Sometimes a diff produces:

```sql
REVOKE ALL ON TABLE public.todos FROM anon;
GRANT ALL ON TABLE public.todos TO anon;
```

This is the diff tool being overly cautious. If you haven't changed permissions, these lines can be safely removed.

### Extension statements

`CREATE EXTENSION IF NOT EXISTS ...` may appear. Keep these if the extension is required by your migration. Remove them if the extension is already created by a previous migration or is part of the default Supabase setup.

### Known limitations of `db diff`

The diff is generated by `pg-delta`, the default schema diff engine. (The older [`migra`](https://github.com/djrobstep/migra) engine is still available: set `enabled = false` under `[experimental.pgdelta]` in `config.toml`, or pass `--use-migra`.) No diff engine captures everything. Most notably, DML (INSERT, UPDATE, DELETE) is not tracked, so data changes must be added to the migration manually, and some entities like RLS policy renames and certain view properties don't diff cleanly. See the [full list of caveats](https://supabase.com/docs/guides/local-development/declarative-database-schemas#known-caveats) in the declarative schemas guide.

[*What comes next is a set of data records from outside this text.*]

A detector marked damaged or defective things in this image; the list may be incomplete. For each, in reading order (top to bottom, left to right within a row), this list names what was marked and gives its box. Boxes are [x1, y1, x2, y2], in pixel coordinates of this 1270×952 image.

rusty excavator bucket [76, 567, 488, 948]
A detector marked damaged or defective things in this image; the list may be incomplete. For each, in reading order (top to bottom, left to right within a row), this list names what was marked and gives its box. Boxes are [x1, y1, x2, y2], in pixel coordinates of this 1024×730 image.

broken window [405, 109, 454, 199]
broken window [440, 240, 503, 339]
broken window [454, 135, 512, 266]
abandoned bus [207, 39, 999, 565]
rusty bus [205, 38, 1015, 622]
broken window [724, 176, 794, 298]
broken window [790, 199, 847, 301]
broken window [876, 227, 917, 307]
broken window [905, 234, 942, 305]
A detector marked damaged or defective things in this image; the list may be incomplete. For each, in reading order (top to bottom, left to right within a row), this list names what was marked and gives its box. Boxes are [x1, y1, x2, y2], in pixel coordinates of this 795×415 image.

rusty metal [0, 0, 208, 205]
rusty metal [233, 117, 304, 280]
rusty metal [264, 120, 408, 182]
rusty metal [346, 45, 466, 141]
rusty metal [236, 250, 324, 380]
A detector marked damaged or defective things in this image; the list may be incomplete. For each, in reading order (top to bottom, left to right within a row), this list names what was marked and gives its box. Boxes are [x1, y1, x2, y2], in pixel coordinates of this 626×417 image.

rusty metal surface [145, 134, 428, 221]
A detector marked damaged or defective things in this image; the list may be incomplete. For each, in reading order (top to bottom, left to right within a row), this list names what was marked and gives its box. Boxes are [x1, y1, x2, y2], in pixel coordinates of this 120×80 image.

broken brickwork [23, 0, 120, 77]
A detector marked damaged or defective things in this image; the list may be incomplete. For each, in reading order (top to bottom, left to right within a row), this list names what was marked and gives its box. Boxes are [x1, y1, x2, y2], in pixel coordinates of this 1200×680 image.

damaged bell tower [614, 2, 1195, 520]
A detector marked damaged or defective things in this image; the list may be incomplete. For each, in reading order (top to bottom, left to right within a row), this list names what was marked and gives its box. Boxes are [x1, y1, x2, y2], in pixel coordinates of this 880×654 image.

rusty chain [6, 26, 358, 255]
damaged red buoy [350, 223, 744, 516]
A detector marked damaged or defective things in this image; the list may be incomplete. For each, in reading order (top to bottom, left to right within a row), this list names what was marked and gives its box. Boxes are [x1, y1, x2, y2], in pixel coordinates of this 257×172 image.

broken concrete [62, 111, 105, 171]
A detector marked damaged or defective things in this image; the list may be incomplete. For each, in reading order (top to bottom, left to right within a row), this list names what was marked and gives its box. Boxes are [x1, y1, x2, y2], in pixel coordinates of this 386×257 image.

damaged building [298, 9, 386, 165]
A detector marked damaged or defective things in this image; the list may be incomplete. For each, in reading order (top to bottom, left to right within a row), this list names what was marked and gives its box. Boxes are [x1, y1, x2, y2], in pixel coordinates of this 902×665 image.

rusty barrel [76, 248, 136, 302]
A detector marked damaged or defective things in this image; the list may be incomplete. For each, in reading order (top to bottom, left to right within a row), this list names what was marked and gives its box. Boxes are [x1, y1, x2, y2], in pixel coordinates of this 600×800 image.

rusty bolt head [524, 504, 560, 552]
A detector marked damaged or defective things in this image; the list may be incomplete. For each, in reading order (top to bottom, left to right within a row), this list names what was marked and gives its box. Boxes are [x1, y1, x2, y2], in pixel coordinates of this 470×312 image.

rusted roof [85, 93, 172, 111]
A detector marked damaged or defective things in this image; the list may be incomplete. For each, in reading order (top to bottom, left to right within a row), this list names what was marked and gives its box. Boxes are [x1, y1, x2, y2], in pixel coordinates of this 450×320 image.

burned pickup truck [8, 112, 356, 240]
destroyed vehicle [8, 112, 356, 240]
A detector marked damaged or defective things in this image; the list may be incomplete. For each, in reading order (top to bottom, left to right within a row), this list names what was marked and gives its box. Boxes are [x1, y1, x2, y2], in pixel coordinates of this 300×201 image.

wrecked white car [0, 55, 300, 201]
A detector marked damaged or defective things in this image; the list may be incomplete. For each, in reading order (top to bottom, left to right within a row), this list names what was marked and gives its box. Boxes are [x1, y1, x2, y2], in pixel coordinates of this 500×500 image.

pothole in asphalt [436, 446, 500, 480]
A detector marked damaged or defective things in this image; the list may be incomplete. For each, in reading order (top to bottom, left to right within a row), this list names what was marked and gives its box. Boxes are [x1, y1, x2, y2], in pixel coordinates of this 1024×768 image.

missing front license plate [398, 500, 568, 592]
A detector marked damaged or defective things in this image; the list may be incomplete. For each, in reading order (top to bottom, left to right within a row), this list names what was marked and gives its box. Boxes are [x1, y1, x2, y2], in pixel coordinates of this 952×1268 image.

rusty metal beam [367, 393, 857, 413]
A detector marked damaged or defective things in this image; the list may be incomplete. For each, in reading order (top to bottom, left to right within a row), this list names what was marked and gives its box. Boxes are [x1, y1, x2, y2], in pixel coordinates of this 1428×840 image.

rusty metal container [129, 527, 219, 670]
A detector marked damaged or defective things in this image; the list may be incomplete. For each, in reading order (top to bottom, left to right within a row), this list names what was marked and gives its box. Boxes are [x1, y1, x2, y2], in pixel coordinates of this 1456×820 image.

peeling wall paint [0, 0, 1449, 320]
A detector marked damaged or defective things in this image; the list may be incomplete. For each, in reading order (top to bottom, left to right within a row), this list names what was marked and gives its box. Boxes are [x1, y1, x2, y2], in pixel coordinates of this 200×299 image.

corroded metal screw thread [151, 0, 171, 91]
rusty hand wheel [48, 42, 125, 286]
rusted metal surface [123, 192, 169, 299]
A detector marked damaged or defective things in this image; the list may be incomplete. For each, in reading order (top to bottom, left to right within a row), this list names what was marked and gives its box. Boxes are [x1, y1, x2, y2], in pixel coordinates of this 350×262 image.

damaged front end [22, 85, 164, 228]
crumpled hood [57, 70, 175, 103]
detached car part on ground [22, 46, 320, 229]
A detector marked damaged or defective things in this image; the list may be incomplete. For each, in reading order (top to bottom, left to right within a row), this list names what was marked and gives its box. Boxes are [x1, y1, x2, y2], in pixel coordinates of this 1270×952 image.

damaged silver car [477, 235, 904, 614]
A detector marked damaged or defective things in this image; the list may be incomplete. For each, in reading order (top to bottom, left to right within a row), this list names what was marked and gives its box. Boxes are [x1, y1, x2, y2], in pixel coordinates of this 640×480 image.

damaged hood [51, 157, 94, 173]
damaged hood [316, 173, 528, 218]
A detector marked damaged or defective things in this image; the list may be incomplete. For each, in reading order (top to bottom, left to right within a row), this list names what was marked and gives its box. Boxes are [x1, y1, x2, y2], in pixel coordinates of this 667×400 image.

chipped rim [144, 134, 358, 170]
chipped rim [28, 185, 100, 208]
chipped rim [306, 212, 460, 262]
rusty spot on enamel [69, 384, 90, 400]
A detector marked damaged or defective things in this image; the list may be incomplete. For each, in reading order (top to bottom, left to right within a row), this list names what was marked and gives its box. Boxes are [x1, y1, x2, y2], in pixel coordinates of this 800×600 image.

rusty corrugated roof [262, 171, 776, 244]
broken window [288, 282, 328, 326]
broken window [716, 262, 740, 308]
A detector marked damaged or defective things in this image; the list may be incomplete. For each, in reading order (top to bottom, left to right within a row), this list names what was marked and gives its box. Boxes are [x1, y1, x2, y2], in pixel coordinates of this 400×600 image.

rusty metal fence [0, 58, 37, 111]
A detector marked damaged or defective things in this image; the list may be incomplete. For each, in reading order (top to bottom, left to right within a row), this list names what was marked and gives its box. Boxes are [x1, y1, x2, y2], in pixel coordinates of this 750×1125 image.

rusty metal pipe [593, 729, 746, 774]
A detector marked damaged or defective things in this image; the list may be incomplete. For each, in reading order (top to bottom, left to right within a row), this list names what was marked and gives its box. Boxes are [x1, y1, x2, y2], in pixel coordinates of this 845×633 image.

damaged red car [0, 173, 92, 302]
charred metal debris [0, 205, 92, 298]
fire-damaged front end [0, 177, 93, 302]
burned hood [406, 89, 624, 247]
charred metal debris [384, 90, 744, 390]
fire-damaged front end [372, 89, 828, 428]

Treat `db diff` output as a draft, not a final migration. When in doubt, review the generated SQL and adjust it manually.

## Troubleshooting

**`db reset` fails with a migration error**

The output will show which migration file failed and the SQL error. Fix the migration file, then run `db reset` again.

**`db push` says migrations are already applied**

The remote database already has those migrations in its history. Run `supabase migration list` to compare local vs. remote state. If they're out of sync, use `supabase migration repair` to correct the remote history.

**Schema drift: remote was changed outside of migrations**

If someone modified the remote database directly (via Dashboard, SQL editor, etc.), run `supabase db pull` to capture those changes as a new migration file. Then `supabase db reset` locally to verify everything still works.

**Docker issues on `supabase start`**

Ensure Docker is running and has at least 7 GB of RAM allocated. If containers fail health checks, try:

```bash
supabase stop
supabase start
```

If problems persist, `supabase stop --no-backup` for a clean restart (this removes local database data).